[Stored entries]

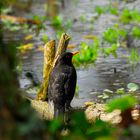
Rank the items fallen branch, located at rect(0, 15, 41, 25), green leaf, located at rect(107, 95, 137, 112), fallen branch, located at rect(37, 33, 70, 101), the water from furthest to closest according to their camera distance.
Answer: fallen branch, located at rect(0, 15, 41, 25) < the water < fallen branch, located at rect(37, 33, 70, 101) < green leaf, located at rect(107, 95, 137, 112)

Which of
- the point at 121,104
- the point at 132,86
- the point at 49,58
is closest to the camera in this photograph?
the point at 121,104

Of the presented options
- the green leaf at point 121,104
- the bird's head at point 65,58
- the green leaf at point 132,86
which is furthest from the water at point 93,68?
the green leaf at point 121,104

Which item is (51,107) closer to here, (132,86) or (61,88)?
(61,88)

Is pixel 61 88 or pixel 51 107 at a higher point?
pixel 61 88

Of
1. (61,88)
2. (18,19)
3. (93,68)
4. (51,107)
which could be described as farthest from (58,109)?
(18,19)

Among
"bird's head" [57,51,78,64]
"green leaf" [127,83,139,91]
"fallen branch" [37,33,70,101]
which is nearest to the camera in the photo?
"bird's head" [57,51,78,64]

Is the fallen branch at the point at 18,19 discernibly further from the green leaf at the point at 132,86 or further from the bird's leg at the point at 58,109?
the bird's leg at the point at 58,109

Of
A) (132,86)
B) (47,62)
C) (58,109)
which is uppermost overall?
(47,62)

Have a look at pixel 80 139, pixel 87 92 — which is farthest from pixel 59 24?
pixel 80 139

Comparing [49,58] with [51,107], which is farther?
[49,58]

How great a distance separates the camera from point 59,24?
15352mm

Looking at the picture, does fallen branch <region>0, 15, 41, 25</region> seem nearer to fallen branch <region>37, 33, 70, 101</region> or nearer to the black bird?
fallen branch <region>37, 33, 70, 101</region>

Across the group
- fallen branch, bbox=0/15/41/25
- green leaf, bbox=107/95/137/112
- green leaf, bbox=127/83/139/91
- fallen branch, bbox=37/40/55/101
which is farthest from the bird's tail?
fallen branch, bbox=0/15/41/25

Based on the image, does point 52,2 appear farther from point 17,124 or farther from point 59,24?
point 17,124
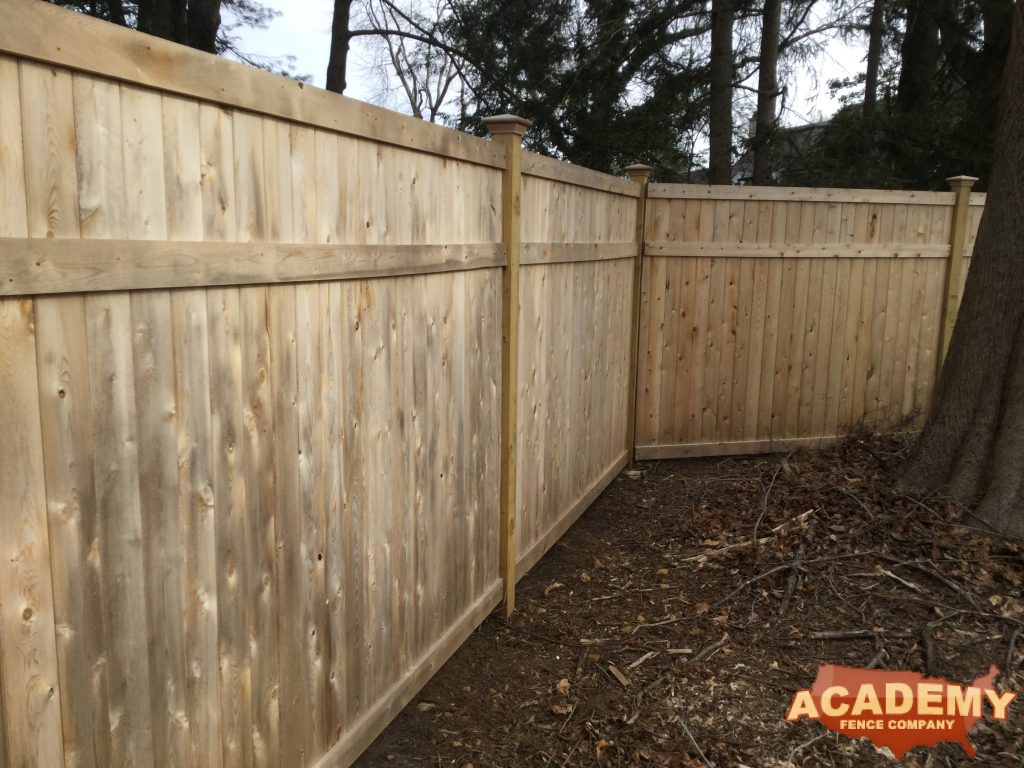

= Exercise =
Put every line of the rows above into a numbered list, omitting blank lines and leaving the pictures out.

= Solution to this task =
1. Rank the items fallen branch, located at rect(0, 15, 41, 25), green leaf, located at rect(107, 95, 137, 112), fallen branch, located at rect(37, 33, 70, 101), the water from furthest to closest according to their camera distance.
2. Answer: fallen branch, located at rect(0, 15, 41, 25) < the water < fallen branch, located at rect(37, 33, 70, 101) < green leaf, located at rect(107, 95, 137, 112)
3. Which of
4. - the point at 121,104
5. - the point at 132,86
6. - the point at 49,58
7. is closest to the camera in this photograph?
8. the point at 121,104
9. Of the presented options
10. - the green leaf at point 121,104
11. - the bird's head at point 65,58
12. - the green leaf at point 132,86
13. which is furthest from the water at point 93,68?
14. the green leaf at point 121,104
15. Which item is (51,107) closer to here, (132,86) or (61,88)?
16. (61,88)
17. Is pixel 61 88 or pixel 51 107 at a higher point?
18. pixel 61 88
19. Of
20. 1. (61,88)
21. 2. (18,19)
22. 3. (93,68)
23. 4. (51,107)
24. which could be described as farthest from (58,109)?
25. (18,19)
26. Among
27. "bird's head" [57,51,78,64]
28. "green leaf" [127,83,139,91]
29. "fallen branch" [37,33,70,101]
30. which is nearest to the camera in the photo?
31. "bird's head" [57,51,78,64]
32. Is the fallen branch at the point at 18,19 discernibly further from the green leaf at the point at 132,86 or further from the bird's leg at the point at 58,109?
33. the bird's leg at the point at 58,109
34. Of
35. A) (132,86)
36. B) (47,62)
37. C) (58,109)
38. which is uppermost overall?
39. (47,62)
40. Have a look at pixel 80 139, pixel 87 92 — which is farthest from pixel 59 24?
41. pixel 80 139
42. Comparing [49,58] with [51,107], which is farther?
43. [49,58]
44. How great a distance separates the camera from point 59,24?
45. 15352mm
46. Looking at the picture, does fallen branch <region>0, 15, 41, 25</region> seem nearer to fallen branch <region>37, 33, 70, 101</region> or nearer to the black bird?
47. fallen branch <region>37, 33, 70, 101</region>
48. Across the group
49. - fallen branch, bbox=0/15/41/25
50. - green leaf, bbox=107/95/137/112
51. - green leaf, bbox=127/83/139/91
52. - fallen branch, bbox=37/40/55/101
53. which is farthest from the bird's tail?
54. fallen branch, bbox=0/15/41/25
55. Based on the image, does point 52,2 appear farther from point 17,124 or farther from point 59,24?
56. point 17,124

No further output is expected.